### Selected excerpt
Offshore participants in government procurements ought to reveal their owners
YEREVAN, July 17. /ARKA/. Russia’s government has approved the package of legislative changes which make offshore companies’ access to the state’s money more complicated. 

They no longer will be provided by guarantees and they will be obliged to reveal beneficial owners in government procurement auctions. 

The demands turned out to be less tough than expected – the economic development ministry wanted to prohibit low-tax jurisdiction suppliers to bid for government budget contracts.  

The bill prohibiting offshore companies to take part in government procurements has been worked out by members of the State Duma, Russia’s parliament, soon after Russian President Vladimir Putin, in his address to the Federal Assembly in December 2013, pointed out the necessity of ridding the country’s economy of the offshore element.  

However, the bill was criticized by the president’s legal agency and experts, and the economic development ministry embarked on elaboration of own package, which was unveiled in early April for public discussion. The ministry proposed to leave any company from the finance ministry’s black books (41 countries) with no access to government contracts.

### Task instructions
1. For each statement, say whether it agrees with the article on offshore companies in Russian government procurement, answering yes or no and quoting the deciding words of the article: (a) The approved changes oblige offshore companies to disclose their beneficial owners in government procurement auctions. (b) The final demands proved tougher than expected. (c) The finance ministry's black books cover 41 countries.
2. Write a continuation of the article on offshore companies in Russian government procurement, beginning after its final sentence.
The lines after this point are separate material and have no connection to the article on offshore companies.

### Stored data
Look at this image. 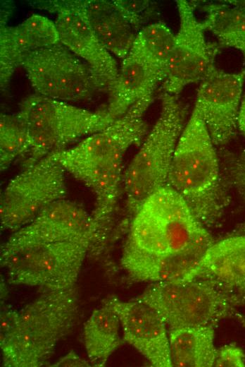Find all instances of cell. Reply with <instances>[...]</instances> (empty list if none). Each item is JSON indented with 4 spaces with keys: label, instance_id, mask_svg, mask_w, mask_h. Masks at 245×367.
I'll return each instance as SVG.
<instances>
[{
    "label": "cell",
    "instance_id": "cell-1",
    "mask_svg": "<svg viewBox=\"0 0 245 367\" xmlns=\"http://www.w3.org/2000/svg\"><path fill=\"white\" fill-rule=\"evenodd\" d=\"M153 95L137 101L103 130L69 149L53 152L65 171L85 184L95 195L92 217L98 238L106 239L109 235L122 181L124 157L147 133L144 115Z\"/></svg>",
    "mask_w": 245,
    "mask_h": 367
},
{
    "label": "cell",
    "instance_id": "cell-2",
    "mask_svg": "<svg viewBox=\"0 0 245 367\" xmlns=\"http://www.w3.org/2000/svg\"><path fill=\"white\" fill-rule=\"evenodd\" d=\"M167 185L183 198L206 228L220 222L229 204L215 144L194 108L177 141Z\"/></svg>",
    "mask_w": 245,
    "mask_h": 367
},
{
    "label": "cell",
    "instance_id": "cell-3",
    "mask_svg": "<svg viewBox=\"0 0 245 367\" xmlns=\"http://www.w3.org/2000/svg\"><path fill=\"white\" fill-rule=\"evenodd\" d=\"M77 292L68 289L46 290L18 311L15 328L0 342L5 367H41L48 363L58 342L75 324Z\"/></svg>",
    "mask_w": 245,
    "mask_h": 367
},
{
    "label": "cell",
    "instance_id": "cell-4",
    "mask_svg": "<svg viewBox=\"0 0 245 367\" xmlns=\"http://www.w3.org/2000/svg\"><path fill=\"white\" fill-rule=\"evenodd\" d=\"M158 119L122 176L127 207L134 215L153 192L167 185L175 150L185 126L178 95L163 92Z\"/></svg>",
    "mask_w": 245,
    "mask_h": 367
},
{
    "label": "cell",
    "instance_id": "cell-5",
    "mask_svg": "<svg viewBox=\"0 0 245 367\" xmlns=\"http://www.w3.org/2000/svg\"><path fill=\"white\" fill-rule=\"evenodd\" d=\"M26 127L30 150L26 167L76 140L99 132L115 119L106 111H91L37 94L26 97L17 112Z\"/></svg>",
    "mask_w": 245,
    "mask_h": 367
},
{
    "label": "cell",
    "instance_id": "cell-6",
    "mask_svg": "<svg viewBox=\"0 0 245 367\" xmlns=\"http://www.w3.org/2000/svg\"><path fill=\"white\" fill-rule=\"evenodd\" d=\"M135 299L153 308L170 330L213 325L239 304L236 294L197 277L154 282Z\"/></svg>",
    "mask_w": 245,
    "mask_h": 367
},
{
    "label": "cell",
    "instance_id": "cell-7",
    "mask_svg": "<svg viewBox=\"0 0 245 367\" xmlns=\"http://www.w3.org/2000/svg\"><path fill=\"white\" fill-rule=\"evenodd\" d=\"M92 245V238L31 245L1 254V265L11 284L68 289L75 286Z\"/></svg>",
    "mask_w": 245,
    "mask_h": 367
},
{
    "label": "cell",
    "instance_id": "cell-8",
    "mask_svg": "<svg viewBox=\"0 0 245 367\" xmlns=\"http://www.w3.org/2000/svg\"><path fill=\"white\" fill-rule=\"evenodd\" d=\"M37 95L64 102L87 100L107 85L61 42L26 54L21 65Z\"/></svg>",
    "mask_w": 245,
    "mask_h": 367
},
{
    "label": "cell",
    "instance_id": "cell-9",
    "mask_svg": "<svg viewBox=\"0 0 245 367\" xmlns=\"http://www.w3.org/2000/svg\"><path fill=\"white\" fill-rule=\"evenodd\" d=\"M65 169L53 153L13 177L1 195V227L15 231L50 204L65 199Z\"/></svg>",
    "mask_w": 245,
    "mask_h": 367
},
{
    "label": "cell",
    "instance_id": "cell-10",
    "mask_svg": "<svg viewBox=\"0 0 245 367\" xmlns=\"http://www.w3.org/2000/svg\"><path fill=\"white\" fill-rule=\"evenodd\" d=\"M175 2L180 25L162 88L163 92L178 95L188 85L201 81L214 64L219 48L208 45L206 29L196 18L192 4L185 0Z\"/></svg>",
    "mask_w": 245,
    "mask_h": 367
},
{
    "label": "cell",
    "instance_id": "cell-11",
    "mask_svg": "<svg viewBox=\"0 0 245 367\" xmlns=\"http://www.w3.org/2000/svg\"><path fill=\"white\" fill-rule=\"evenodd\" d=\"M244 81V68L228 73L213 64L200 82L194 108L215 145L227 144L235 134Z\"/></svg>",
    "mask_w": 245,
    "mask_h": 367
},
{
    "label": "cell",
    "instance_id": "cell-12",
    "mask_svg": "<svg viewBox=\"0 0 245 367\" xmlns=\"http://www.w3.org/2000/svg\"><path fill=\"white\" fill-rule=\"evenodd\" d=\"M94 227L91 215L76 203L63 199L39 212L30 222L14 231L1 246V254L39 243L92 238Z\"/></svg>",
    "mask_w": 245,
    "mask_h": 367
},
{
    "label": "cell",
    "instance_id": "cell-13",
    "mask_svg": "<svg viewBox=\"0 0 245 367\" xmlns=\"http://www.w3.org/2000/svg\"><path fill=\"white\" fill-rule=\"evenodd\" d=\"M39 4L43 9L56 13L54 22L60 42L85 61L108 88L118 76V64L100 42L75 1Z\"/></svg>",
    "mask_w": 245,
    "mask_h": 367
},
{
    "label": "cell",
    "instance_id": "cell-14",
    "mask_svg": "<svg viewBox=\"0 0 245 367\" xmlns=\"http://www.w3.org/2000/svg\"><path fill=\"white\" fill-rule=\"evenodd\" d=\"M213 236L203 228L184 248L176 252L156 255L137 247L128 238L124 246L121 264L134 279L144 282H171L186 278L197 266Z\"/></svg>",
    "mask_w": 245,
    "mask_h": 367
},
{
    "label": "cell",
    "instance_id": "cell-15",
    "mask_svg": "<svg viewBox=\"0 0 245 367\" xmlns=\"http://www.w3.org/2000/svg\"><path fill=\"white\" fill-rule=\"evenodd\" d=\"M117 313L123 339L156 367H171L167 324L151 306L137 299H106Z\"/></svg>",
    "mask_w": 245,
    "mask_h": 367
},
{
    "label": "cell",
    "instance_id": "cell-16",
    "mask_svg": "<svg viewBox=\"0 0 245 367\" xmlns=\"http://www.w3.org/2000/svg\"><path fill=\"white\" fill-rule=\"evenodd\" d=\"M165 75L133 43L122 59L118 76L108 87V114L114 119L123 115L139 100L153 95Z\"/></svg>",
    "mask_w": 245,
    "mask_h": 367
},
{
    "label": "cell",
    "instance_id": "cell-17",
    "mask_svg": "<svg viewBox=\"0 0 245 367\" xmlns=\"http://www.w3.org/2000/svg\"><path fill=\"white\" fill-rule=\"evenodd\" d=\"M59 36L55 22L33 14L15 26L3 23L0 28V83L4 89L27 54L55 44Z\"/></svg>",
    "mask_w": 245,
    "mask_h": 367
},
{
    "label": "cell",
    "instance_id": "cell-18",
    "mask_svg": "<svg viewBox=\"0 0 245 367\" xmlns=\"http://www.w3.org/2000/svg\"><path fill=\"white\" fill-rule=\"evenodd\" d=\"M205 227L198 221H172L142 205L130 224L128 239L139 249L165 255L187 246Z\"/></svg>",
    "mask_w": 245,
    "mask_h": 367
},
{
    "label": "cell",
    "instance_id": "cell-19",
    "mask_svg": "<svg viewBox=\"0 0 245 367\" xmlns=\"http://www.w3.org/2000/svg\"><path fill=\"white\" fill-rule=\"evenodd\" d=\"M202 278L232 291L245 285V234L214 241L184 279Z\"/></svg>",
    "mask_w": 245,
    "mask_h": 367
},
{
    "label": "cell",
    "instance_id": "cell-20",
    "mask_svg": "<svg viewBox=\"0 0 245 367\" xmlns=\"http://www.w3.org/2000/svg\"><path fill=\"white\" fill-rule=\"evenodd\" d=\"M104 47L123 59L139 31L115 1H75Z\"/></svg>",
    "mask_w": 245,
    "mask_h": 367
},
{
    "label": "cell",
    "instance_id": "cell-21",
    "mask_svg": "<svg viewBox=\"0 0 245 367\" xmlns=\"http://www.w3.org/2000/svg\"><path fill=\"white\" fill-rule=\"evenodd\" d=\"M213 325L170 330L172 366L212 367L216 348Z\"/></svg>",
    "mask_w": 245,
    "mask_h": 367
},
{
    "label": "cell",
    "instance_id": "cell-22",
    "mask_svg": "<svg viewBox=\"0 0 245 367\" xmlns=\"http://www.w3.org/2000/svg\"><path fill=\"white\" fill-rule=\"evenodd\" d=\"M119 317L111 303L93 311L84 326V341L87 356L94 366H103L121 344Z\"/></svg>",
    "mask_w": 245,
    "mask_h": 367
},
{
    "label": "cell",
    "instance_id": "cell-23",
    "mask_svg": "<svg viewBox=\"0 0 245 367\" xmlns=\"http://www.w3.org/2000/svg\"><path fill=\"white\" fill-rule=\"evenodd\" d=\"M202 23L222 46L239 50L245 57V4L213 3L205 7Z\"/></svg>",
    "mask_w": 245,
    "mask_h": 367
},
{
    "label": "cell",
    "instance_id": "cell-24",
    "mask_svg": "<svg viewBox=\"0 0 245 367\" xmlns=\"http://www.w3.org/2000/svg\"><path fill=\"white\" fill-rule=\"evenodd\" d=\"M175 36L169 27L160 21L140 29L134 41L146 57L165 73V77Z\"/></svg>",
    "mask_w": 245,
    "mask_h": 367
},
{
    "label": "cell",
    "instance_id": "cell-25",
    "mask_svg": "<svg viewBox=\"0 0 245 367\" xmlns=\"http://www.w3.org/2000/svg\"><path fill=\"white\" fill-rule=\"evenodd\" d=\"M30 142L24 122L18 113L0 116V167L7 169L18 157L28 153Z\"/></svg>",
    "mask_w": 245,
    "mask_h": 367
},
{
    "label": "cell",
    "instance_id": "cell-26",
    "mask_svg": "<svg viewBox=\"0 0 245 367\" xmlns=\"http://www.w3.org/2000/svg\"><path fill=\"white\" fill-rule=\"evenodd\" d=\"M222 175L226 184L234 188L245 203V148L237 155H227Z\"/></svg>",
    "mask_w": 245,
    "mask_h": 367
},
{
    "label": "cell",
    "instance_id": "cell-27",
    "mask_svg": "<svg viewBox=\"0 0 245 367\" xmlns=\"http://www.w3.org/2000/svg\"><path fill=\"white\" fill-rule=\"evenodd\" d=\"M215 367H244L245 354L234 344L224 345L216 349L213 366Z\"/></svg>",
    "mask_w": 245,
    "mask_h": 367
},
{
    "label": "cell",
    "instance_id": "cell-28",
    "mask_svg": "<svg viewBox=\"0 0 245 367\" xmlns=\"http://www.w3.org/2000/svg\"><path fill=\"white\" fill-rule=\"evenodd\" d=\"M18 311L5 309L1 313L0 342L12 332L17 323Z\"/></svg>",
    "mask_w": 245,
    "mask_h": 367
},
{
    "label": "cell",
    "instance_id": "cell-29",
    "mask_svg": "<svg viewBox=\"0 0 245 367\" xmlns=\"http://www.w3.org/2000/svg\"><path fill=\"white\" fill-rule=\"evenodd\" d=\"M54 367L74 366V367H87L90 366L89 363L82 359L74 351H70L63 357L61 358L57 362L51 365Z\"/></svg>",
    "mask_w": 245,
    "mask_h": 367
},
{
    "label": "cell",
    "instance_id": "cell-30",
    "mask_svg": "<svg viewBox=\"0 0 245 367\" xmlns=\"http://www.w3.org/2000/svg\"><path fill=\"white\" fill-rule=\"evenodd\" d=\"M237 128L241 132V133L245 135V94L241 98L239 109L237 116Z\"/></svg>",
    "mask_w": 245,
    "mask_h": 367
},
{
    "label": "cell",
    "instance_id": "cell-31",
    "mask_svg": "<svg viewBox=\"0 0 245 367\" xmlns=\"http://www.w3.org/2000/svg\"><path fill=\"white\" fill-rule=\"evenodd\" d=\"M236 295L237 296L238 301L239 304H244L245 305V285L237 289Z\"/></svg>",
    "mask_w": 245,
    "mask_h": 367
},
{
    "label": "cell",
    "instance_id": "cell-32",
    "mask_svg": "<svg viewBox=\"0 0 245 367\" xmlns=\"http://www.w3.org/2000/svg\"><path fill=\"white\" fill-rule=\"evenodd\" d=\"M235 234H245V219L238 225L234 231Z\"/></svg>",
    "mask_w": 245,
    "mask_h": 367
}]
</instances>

==

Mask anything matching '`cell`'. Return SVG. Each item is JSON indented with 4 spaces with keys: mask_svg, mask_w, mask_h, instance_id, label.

### Solved problems
1.
(a) Yes: "they will be obliged to reveal beneficial owners in government procurement auctions"
(b) No: "The demands turned out to be less tough than expected"
(c) Yes: "the finance ministry’s black books (41 countries)"

2.
But the government’s final stance turned to be softer than expected – it decided to permit offshore companies to take part in government and municipal procurements, but only if they reveal their beneficiaries, Interfax quoted First Deputy Prime Minister Igor Shuvalov as saying on July 14 in his message to the president. The first deputy prime minister’s administration refrained from comments, RBC reports.

If offshore companies, in an attempt to evade restrictions, establish a chain of subsidiaries, then it will lose the tax preferences specified in international agreements on avoiding double taxation, said Mikhail Orlov, KPMG partner.   

He finds the new requirements are more just than the total prohibition of participation in government procurements.  

“This is in tune with the government’s interests – to find out who is really engaged in economic activity in Russia’s territory,” Orlov said. “It means the government admits that the offshore usage is not a sin that needs to be washed away, but this is just a special characteristic of doing business.”

If an offshore supplier, contractor or performer provides false information, he said, the customer ought to cancel the contract. 

An addition, the finance ministry has developed a package of amendments to the Budget Code which leave offshore companies no access to budget loans and government’s guarantees. 

In the 2014 government budget, 691.5 billion rubles are earmarked for repayment of state guarantees on loans.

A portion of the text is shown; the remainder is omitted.